Psychosis unfortunately most often leaves the person more self-centered. It narrows his/her possibilities of connection with the world because the psychotic needs to protect him/herself from the anxiety that such a connection produces. The psychotic reduces his/her capacity to love because he/she cannot forget him/herself. The psychotic spends so much energy on survival that there is little psychic energy left for more.
Some think Agosin’s distinctions are a little too clear-cut, that there are more cross-overs between psychosis and mysticism than he seems to indicate, but still his ideas are a good way to start thinking about the topic.
Susan Mitchell points out that scholarly attempts to tell the difference between what is psychotic and what is spiritual have been unsuccessful. She thinks it may not be so much what people believe but how they believe.
Distress and unwanted preoccupations characterise psychosis, whereas spiritual experiences may be sought after and are more often associated with positive life changes.
But a person’s spiritual needs don’t go away because they are experiencing psychosis.

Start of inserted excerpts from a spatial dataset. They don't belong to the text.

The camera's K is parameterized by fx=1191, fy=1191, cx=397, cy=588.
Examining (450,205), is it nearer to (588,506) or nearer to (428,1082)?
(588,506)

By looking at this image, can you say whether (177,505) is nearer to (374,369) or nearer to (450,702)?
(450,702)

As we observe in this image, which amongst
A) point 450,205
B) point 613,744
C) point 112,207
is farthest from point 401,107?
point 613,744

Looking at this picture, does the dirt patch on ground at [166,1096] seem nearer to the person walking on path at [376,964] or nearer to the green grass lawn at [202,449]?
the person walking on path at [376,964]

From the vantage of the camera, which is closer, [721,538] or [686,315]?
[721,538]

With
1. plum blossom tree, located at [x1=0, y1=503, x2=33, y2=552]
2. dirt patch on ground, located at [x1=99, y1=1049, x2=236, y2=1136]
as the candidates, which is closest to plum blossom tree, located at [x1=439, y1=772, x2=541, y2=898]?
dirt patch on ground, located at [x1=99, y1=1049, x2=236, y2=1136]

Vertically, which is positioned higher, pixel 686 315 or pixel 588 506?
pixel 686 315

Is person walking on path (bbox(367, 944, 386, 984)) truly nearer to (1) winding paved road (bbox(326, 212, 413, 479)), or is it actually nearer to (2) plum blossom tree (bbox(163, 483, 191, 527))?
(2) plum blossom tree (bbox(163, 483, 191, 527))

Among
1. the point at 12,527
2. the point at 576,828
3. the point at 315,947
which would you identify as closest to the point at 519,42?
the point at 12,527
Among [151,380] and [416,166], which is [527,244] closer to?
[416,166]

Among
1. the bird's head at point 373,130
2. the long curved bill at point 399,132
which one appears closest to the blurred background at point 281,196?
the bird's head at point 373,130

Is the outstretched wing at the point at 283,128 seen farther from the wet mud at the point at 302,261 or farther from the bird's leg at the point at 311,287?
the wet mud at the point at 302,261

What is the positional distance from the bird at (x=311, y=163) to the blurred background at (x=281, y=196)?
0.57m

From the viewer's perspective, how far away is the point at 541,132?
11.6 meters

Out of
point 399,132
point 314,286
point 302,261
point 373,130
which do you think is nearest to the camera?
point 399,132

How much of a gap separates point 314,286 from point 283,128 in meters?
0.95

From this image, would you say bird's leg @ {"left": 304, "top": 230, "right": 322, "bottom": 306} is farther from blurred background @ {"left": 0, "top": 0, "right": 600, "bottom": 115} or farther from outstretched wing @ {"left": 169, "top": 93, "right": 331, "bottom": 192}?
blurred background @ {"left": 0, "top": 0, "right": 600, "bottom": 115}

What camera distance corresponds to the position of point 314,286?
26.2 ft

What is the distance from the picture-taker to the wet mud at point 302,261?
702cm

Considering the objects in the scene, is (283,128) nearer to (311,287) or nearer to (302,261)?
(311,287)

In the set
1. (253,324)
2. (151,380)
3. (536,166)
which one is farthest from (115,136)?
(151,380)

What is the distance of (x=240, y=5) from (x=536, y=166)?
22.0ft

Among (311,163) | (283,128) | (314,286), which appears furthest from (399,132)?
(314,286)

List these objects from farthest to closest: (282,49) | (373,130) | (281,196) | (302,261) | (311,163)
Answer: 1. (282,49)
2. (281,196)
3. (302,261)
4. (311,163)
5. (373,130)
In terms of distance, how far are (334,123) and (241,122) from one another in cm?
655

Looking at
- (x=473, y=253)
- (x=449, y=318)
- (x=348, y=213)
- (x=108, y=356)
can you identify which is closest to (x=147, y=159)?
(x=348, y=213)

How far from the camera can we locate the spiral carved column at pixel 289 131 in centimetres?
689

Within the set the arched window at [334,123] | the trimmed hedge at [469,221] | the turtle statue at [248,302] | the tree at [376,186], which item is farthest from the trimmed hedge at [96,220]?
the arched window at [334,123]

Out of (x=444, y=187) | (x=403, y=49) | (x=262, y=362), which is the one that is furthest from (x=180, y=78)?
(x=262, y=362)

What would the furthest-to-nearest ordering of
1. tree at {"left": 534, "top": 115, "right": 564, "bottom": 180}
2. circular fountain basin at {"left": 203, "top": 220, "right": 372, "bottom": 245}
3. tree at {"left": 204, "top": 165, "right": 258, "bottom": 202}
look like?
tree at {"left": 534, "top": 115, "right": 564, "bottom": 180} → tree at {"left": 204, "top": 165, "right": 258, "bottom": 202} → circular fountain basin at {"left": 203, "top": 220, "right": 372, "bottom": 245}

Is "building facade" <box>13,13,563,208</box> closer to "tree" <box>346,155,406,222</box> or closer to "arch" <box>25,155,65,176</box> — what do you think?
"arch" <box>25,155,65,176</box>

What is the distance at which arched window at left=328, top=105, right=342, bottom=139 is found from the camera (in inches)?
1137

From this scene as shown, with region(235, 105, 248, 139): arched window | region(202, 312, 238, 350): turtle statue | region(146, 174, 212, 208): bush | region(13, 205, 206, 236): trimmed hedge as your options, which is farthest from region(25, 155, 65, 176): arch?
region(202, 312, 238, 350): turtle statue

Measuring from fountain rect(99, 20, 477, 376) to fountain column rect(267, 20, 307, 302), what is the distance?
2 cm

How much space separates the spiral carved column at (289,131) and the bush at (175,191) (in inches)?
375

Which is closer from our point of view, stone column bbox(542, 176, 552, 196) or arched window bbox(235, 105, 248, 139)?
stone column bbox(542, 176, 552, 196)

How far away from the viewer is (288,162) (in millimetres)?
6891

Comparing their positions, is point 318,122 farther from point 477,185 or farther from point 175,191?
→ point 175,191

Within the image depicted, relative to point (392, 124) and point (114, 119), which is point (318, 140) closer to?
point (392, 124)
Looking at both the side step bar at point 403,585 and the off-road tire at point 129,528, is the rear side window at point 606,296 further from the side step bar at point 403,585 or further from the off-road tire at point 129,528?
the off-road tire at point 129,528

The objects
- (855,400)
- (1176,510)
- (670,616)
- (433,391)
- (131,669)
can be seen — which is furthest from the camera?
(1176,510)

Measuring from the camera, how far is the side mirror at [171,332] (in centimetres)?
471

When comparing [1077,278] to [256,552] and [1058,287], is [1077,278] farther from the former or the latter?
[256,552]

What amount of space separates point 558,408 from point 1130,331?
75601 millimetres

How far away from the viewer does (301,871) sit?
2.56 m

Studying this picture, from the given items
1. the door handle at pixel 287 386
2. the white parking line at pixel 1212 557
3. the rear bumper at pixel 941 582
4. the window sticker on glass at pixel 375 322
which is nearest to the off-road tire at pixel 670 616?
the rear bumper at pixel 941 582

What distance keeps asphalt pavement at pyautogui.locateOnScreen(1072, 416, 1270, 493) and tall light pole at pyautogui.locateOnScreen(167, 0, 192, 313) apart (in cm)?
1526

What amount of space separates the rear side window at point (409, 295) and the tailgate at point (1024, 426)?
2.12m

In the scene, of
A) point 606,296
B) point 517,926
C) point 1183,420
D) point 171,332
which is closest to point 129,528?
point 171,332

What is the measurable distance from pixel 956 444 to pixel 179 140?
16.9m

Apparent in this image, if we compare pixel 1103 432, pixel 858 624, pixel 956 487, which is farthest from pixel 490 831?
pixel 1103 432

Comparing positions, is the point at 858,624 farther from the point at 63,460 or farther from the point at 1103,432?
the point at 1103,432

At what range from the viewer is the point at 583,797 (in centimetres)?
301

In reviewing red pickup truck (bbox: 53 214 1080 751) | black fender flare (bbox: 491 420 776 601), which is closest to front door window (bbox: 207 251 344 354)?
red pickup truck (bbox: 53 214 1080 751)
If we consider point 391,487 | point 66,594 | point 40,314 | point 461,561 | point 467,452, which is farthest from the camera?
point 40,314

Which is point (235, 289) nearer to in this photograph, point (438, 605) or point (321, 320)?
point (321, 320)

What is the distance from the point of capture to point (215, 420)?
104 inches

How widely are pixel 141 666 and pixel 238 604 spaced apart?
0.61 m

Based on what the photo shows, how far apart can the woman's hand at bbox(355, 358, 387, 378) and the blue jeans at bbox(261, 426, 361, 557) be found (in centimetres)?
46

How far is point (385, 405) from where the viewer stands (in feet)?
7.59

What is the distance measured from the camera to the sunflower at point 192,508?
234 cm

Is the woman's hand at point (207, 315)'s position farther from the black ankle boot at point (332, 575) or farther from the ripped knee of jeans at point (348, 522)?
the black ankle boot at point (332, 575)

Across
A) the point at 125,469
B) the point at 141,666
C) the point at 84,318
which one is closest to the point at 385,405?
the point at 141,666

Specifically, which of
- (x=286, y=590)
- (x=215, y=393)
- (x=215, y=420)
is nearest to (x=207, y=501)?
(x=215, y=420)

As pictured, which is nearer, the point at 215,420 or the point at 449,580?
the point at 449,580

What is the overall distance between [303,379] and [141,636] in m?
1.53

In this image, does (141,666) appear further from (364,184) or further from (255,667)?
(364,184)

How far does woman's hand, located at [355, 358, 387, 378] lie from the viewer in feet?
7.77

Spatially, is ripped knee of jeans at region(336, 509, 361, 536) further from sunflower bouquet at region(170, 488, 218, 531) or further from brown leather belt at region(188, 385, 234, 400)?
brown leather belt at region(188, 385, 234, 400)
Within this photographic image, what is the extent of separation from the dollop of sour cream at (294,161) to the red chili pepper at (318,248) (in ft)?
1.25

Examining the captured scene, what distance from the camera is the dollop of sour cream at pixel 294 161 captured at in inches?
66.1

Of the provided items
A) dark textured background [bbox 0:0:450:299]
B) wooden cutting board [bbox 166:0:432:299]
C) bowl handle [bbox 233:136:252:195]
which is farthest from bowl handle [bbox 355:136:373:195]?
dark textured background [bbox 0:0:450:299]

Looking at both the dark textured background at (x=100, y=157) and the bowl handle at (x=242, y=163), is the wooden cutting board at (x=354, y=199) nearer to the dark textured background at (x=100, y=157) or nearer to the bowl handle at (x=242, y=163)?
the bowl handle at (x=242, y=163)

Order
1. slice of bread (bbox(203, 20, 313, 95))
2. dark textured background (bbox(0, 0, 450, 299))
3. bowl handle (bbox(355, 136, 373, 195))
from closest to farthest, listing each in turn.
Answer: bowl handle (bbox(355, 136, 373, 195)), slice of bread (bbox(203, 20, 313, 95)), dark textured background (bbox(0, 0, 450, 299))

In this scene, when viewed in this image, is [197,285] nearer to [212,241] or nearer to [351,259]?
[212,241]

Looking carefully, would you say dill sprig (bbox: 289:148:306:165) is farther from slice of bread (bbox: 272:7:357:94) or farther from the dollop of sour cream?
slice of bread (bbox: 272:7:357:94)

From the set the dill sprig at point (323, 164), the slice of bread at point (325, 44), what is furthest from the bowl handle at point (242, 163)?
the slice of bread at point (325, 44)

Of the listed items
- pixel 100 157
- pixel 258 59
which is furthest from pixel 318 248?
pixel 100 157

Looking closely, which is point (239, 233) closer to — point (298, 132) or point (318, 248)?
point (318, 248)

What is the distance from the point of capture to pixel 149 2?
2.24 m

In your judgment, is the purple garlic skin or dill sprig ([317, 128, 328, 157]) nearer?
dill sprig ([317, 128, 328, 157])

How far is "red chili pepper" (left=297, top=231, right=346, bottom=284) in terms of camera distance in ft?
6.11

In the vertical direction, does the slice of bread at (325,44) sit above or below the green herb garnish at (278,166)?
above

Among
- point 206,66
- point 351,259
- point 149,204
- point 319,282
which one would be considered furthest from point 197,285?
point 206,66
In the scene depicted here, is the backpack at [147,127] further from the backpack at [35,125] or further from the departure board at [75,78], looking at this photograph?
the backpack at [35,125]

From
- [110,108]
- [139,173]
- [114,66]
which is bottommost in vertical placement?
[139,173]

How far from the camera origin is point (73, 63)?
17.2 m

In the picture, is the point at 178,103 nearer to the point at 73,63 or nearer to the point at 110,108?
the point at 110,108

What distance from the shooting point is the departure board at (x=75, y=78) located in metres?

Some patients with psychosis report being afraid to discuss spiritual issues with psychiatrists for fear that their concerns will be dismissed as illness. Their spiritual needs may be less evident … Those who are so unwell as to be subject to compulsory care and treatment may be at that stage when other matters appear more important
Looking at these writers and thinking about people I have met, I wonder whether we can also ask, do we really need to know whether it’s one or the other, mystical or psychotic? A mystical experience is – well, mystical. That means we can never know for sure what’s going on. We can just simply figure out what helps. Does the person appear comforted or disturbed by their spiritual experience? Do they become more loving, or hostile, more or less life-affirming? Does their experience seem to lead to darkness and deterioration, or can it be imagined that it is a contribution to a healthier, more productive, more joyful life?